Print the data-label before each value on narrow screens. The
label is decorative repetition of the visible header, so it’s fine as CSS
content. The safest choice of all is often to not restructure: let the
table scroll (card 1) and keep the native header semantics untouched.
Prefer the simplest path: wrap the table in a scrollable region (card 1) and
leave the native table semantics intact — no restructuring needed.
If you must stack to cards, give each <td> a
data-label holding its column header text.
Print the label beside the value with td::before { content:
attr(data-label) } so the pairing stays visible.

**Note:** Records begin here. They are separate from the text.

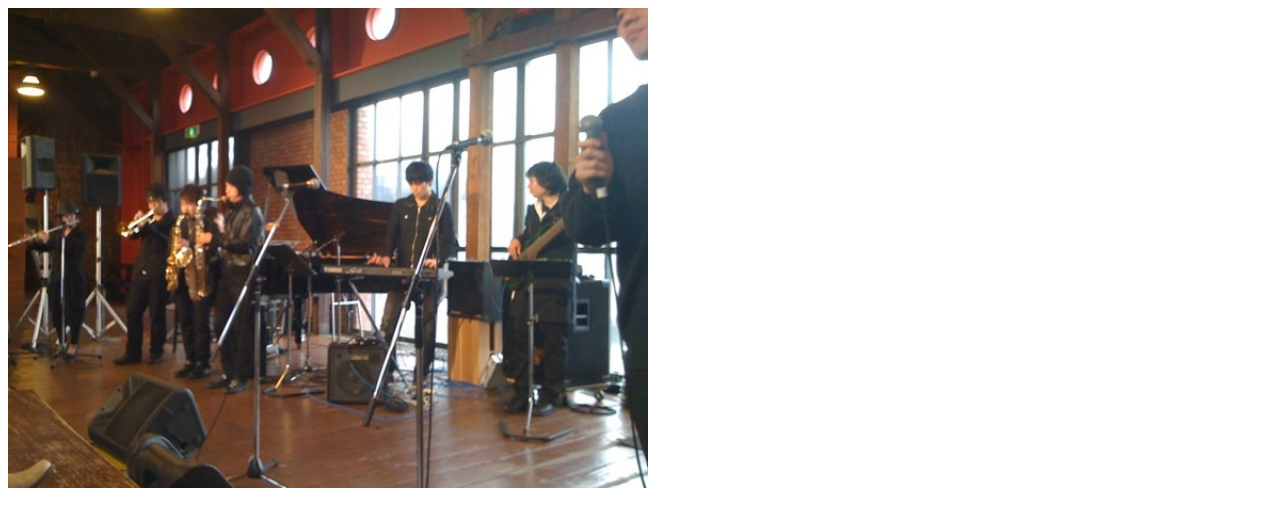

--- FILE ---
content_type: text/html
request_url: http://twitpic.com/tbam9
body_size: 927
content:
<!DOCTYPE html>
<html lang="en">
<head xmlns="http://www.w3.org/1999/xhtml"
      xmlns:og="http://ogp.me/ns#">

  <meta http-equiv="content-type" content="text/html; charset=utf-8" />
  <meta http-equiv="X-UA-Compatible" content="IE=edge" />
  <link rel="shortcut icon" type="image/x-icon" href="https://dfo9svwruwoho.cloudfront.net/images/favicon.ico">
  <title>バンドもいい感じ。</title>

  <!-- Twitter Card -->
  <meta name="twitter:title" value="バンドもいい感じ。" />
  <meta name="twitter:description" value="バンドもいい感じ。" />
  <meta name="twitter:url" value="https://twitpic.com/tbam9" />
  <meta name="twitter:card" value="summary_large_image" />
  <meta name="twitter:image" value="https://dn3pm25xmtlyu.cloudfront.net/photos/large/49235841.jpg?Expires=1769897643&Signature=bSE6Fu6Q-Yk7TelaXp6WLlDU7~Lz2irdkAJtW~fRuCkHYiuw7MX5ea5BG42qm4w2CUPP~j9646OdCzjCNmds4K~1o~l8~AjH~GdysyUwLmwTPsYx7jhack2RuQvTT7l6Y6OQoSMpcufQvUkF4kiQ-9NquwOfqfpKvLwu4~iYYZ0yxrTK~MTsx~OxPWyTerXcEPn-mram2LJG1snDCO-Srh0V3X47lofZkfAg1oUWCxTWAPn7Nan3cuZeA7itZhkEeVuosJgZkdGE8l9ZHin55zr3P5qH4y7qUKLJJXPnRAydDUOP0KmVT2IC97rJ0ZvFvYTAfAiSJmunM-k7~ZTdLw__&Key-Pair-Id=APKAJROXZ7FN26MABHYA" />
  <meta name="twitter:image:width" value="640" />
  <meta name="twitter:image:height" value="480" />
  <meta name="twitter:site" value="@twitpic" />
  <meta name="twitter:site:id" value="12925072" />
  <meta name="twitter:creator" value="@pooh_1960" />
  <meta name="twitter:creator:id" value="4038963" />
</head>

<body>
    <img src="https://dn3pm25xmtlyu.cloudfront.net/photos/large/49235841.jpg?Expires=1769897643&Signature=bSE6Fu6Q-Yk7TelaXp6WLlDU7~Lz2irdkAJtW~fRuCkHYiuw7MX5ea5BG42qm4w2CUPP~j9646OdCzjCNmds4K~1o~l8~AjH~GdysyUwLmwTPsYx7jhack2RuQvTT7l6Y6OQoSMpcufQvUkF4kiQ-9NquwOfqfpKvLwu4~iYYZ0yxrTK~MTsx~OxPWyTerXcEPn-mram2LJG1snDCO-Srh0V3X47lofZkfAg1oUWCxTWAPn7Nan3cuZeA7itZhkEeVuosJgZkdGE8l9ZHin55zr3P5qH4y7qUKLJJXPnRAydDUOP0KmVT2IC97rJ0ZvFvYTAfAiSJmunM-k7~ZTdLw__&Key-Pair-Id=APKAJROXZ7FN26MABHYA" alt="バンドもいい感じ。" style="width:640px;" />
</body>
</html>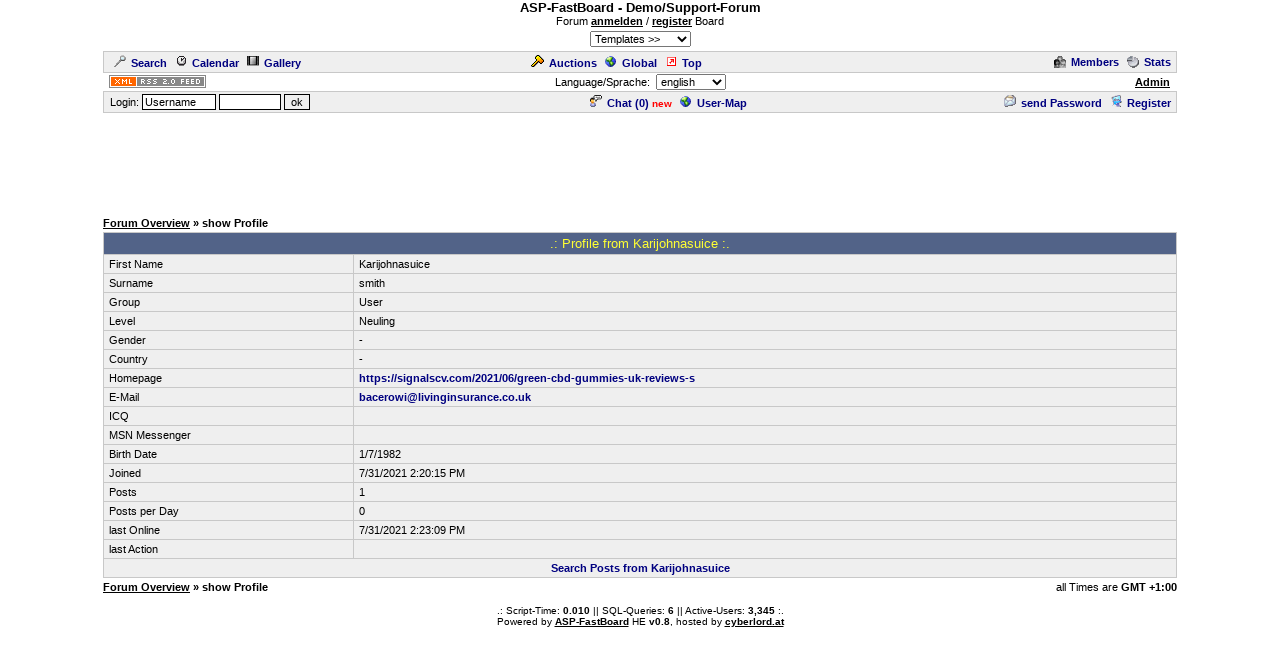

--- FILE ---
content_type: text/html; charset=utf-8
request_url: https://www.google.com/recaptcha/api2/aframe
body_size: 266
content:
<!DOCTYPE HTML><html><head><meta http-equiv="content-type" content="text/html; charset=UTF-8"></head><body><script nonce="aRd8EtpEEvo9YCCQbp3klw">/** Anti-fraud and anti-abuse applications only. See google.com/recaptcha */ try{var clients={'sodar':'https://pagead2.googlesyndication.com/pagead/sodar?'};window.addEventListener("message",function(a){try{if(a.source===window.parent){var b=JSON.parse(a.data);var c=clients[b['id']];if(c){var d=document.createElement('img');d.src=c+b['params']+'&rc='+(localStorage.getItem("rc::a")?sessionStorage.getItem("rc::b"):"");window.document.body.appendChild(d);sessionStorage.setItem("rc::e",parseInt(sessionStorage.getItem("rc::e")||0)+1);localStorage.setItem("rc::h",'1768792593528');}}}catch(b){}});window.parent.postMessage("_grecaptcha_ready", "*");}catch(b){}</script></body></html>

Keep a <th scope="row"> as each card’s row header so the
row still has a name.
Test the stacked view with a screen reader: each value should be reachable
with its header, not as a bare orphaned number.
Recap
Wrap a wide table in a focusable region — role="region",
an aria-label, and tabindex="0" — so the overflow can be
scrolled by keyboard and the region is announced (1.4.10, 2.1.1).
Make sortable headers real <button>s and set
aria-sort to ascending, descending, or
none on the active column header so the sort state is exposed, not
just drawn (4.1.2).
When stacking to cards on mobile, keep each value labelled by its column header
— repeat the header text or use a real two-column row layout — so the
header-to-value association survives the reflow (1.3.1).
The same fixes satisfy WCAG, EN 301 549, Section 508, and ADA
Title II at once — keep the relationships in the markup and you meet them all.